BEGIN RECORDS FOR THIS TASK

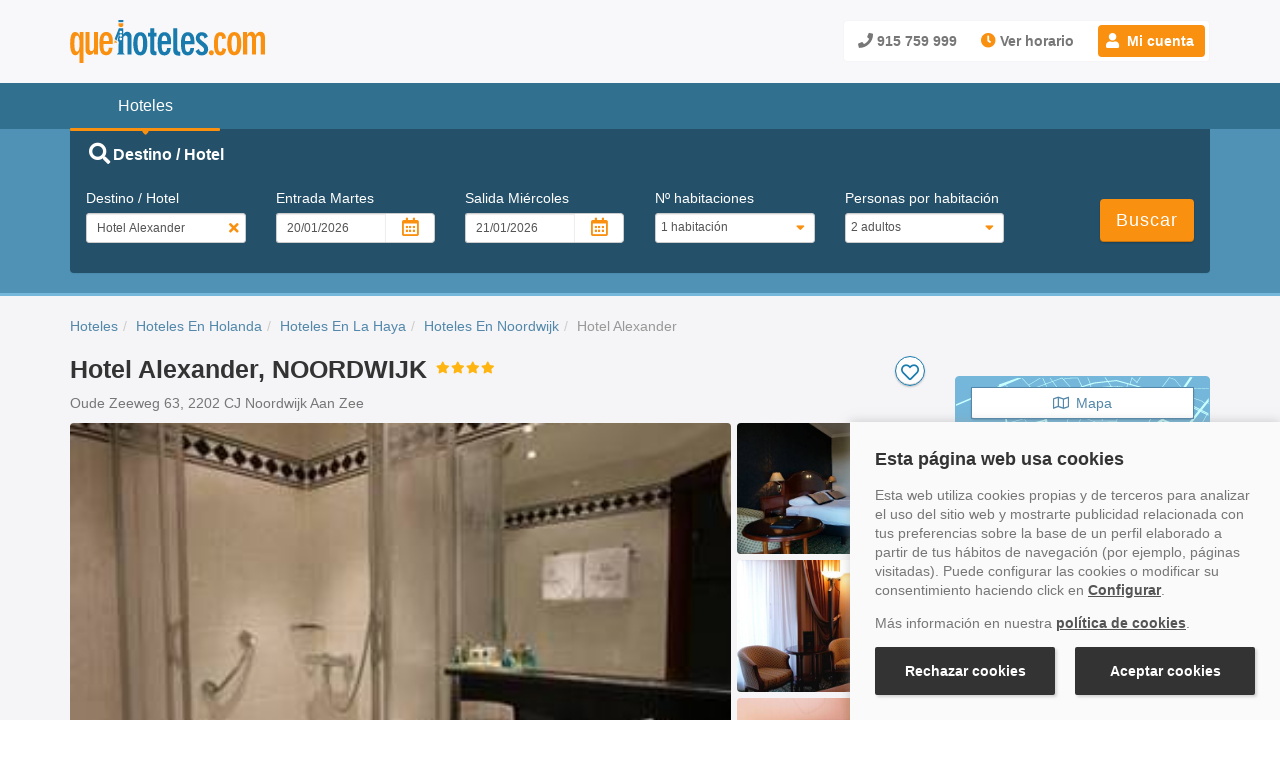

--- FILE ---
content_type: application/javascript
request_url: https://www.quehoteles.com/qh_files/min/cookieConsentManager.min.js?v=20260119072420
body_size: 534
content:
var cachedModules=[],cookieConsentManager=cookieConsentManager||function(e,n){let t=!1,o=!1,a=function(){e.addEventListener("cmp_load",function(e){let n=r("TraveltechCookieCMP");n&&c()})},i=function(){a();let e=r("TraveltechCookieCMP");e&&(t=JSON.parse(r("TraveltechCookieCMP")).categories,c())},c=function(){o||n.ajax({type:"GET",url:"/ajax/getExternalLibraries.php",data:"",success:function(n){"undefined"!=typeof n.optimizely&&1===parseInt(n.optimizely)&&!function(){var n=e.createElement("script");n.async=!0,n.src="ly.com/js/4380507491.js",e.body.append(n)}(),"undefined"!=typeof n.facebookPixel&&1===parseInt(n.facebookPixel)&&!function(){var n=e.createElement("script");n.async=!0,n.src="/facebook/pixelFBScript.js",e.body.append(n)}(),"undefined"!=typeof n.oniad&&1===parseInt(n.oniad)&&!function(){var n=e.createElement("script");n.async=!0,n.src="https://tag.oniad.com/55ebd907-1893-49b3-abc8-eb14d94e7507",e.body.append(n)}()}})},r=function(n){for(var t=n+"=",o=e.cookie.split(";"),a=0;a<o.length;a++){for(var i=o[a];" "==i.charAt(0);)i=i.substring(1);if(0==i.indexOf(t))return i.substring(t.length,i.length)}return""};return{init:function(){o=!(1!=n("body").data("preproduccion")),i()}}}(document,jQuery);$(document).ready(function(){cookieConsentManager.init()});
//# sourceMappingURL=UGLIFY_SOURCE_MAP_TOKEN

END RECORDS FOR THIS TASK

● WORK TASK: Each record should be quoted exactly, with the images omitted.

● RESULT OF THIS EXERCISE:
--- FILE ---
content_type: application/javascript
request_url: https://www.quehoteles.com/qh_files/min/cookieConsentManager.min.js?v=20260119072420
body_size: 534
content:
var cachedModules=[],cookieConsentManager=cookieConsentManager||function(e,n){let t=!1,o=!1,a=function(){e.addEventListener("cmp_load",function(e){let n=r("TraveltechCookieCMP");n&&c()})},i=function(){a();let e=r("TraveltechCookieCMP");e&&(t=JSON.parse(r("TraveltechCookieCMP")).categories,c())},c=function(){o||n.ajax({type:"GET",url:"/ajax/getExternalLibraries.php",data:"",success:function(n){"undefined"!=typeof n.optimizely&&1===parseInt(n.optimizely)&&!function(){var n=e.createElement("script");n.async=!0,n.src="ly.com/js/4380507491.js",e.body.append(n)}(),"undefined"!=typeof n.facebookPixel&&1===parseInt(n.facebookPixel)&&!function(){var n=e.createElement("script");n.async=!0,n.src="/facebook/pixelFBScript.js",e.body.append(n)}(),"undefined"!=typeof n.oniad&&1===parseInt(n.oniad)&&!function(){var n=e.createElement("script");n.async=!0,n.src="https://tag.oniad.com/55ebd907-1893-49b3-abc8-eb14d94e7507",e.body.append(n)}()}})},r=function(n){for(var t=n+"=",o=e.cookie.split(";"),a=0;a<o.length;a++){for(var i=o[a];" "==i.charAt(0);)i=i.substring(1);if(0==i.indexOf(t))return i.substring(t.length,i.length)}return""};return{init:function(){o=!(1!=n("body").data("preproduccion")),i()}}}(document,jQuery);$(document).ready(function(){cookieConsentManager.init()});
//# sourceMappingURL=UGLIFY_SOURCE_MAP_TOKEN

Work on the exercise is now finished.